Not all the recipes in Bean by Bean include the legume
itself. Most of the chapters offer bean-free side dishes, condiments and breads
designed as a complement to the main ingredient. Dragonwagon previously wrote a
book comprised of nothing but cornbread, and three cornbread recipes do find
themselves in this book as well as biscuits and steamed brown bread. Vegetable sides
like Roasty-Toasty Carrots & Onions
(p.37) and sweet-savoury items like Mixed
Fruit Salsa (p. 181) break up the carb-heavy dishes and are very tasty on
their own as well.
“Don’t Hurt Yourself” Bean Pie (p. 327) |
The book’s major strength is it’s ability to take a
potentially boring ingredient and showcase it in every form imaginable. Far from
the standard soup and chili you’d expect to find in a book like this,
Dragonwagon also includes what may be the most comprehensive bean-centric
dessert chapter in any published work to date. In fact, it is in this section
that my favourite recipe falls – the cheekily named “Don’t Hurt Yourself” Bean Pie (p. 327). This 1897 recipe is very
similar in flavour and texture to a pumpkin pie, but features navy beans as the
main filling agent. Everyone I served it to enjoyed it – including children
(though I didn’t tell them what was in it!). On the savoury side of the plate, I
adored the simple flavours of Oven-Roasted
Green Beans (p. 229), especially the variation with tomatoes and garlic. The
CD’s Chili Mole (p.170) would be a
perfect comfort food mid February, as would the Four-Star From-the-Cupboard Red Bean Stew (p.188). I was looking
forward to trying Dragonwagon’s version of Vegetarian
Cassoulet (p.234), but was turned off by the heavy use of meat analogues in
place of other natural flavouring agents. It is worth noting that Dragonwagon
is not shy with her use of these items, especially flavoured soy sausages and
tempeh. Also, for those readers who are motivated more by photos than words,
bear in mind that this book contains no photography whatsoever.

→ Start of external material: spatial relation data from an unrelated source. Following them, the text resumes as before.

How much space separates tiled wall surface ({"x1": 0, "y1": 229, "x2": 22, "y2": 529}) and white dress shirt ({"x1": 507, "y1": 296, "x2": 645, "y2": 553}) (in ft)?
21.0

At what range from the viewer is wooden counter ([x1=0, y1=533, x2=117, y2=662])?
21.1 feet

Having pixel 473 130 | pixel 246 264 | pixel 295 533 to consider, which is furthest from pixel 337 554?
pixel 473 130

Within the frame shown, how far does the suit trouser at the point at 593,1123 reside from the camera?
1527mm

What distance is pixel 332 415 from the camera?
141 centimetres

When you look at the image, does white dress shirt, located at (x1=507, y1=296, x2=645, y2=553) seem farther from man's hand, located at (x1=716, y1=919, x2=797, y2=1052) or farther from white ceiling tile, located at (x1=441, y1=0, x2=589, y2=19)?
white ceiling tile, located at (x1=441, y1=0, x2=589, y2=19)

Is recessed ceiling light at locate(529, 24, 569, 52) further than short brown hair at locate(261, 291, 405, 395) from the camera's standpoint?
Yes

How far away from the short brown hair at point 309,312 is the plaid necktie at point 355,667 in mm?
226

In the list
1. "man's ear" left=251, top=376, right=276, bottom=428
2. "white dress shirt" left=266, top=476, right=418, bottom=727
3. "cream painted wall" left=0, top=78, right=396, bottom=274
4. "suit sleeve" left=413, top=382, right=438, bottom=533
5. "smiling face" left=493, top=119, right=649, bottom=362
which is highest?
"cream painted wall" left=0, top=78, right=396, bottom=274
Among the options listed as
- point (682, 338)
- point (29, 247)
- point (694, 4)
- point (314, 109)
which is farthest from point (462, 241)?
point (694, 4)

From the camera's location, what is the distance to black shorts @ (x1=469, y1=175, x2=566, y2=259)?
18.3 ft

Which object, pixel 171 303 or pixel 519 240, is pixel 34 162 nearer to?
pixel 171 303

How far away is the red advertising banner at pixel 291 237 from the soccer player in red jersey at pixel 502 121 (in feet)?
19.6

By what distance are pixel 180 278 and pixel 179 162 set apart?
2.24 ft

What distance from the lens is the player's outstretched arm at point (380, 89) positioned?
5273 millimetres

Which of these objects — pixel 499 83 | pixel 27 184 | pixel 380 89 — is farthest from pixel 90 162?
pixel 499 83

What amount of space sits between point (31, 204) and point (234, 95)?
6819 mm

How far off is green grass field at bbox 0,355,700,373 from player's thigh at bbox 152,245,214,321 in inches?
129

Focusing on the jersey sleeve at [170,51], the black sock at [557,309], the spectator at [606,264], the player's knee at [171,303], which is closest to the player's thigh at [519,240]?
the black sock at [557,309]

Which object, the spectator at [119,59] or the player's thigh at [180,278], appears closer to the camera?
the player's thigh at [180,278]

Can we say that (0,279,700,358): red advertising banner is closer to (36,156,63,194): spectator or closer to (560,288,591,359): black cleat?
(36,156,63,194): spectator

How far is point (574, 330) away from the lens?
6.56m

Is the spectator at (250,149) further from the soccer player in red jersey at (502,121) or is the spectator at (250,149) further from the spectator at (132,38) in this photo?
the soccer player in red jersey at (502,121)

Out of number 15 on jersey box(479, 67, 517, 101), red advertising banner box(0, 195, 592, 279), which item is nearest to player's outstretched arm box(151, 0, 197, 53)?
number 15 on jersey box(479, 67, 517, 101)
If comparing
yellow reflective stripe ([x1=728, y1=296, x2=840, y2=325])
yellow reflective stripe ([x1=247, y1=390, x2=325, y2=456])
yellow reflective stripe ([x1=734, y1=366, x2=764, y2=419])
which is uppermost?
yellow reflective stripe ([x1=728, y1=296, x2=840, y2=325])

With a host of health, economic and ecological benefits, the
versatile bean is a food that should be
on our plates more often than not. Luckily, authors like Crescent Dragonwagon
have provided us with tomes of ideas and recipes to play with at home. With Bean
By Bean, it’s possible to travel the world through your tastebuds, and save
a few pennies for a plane ticket too.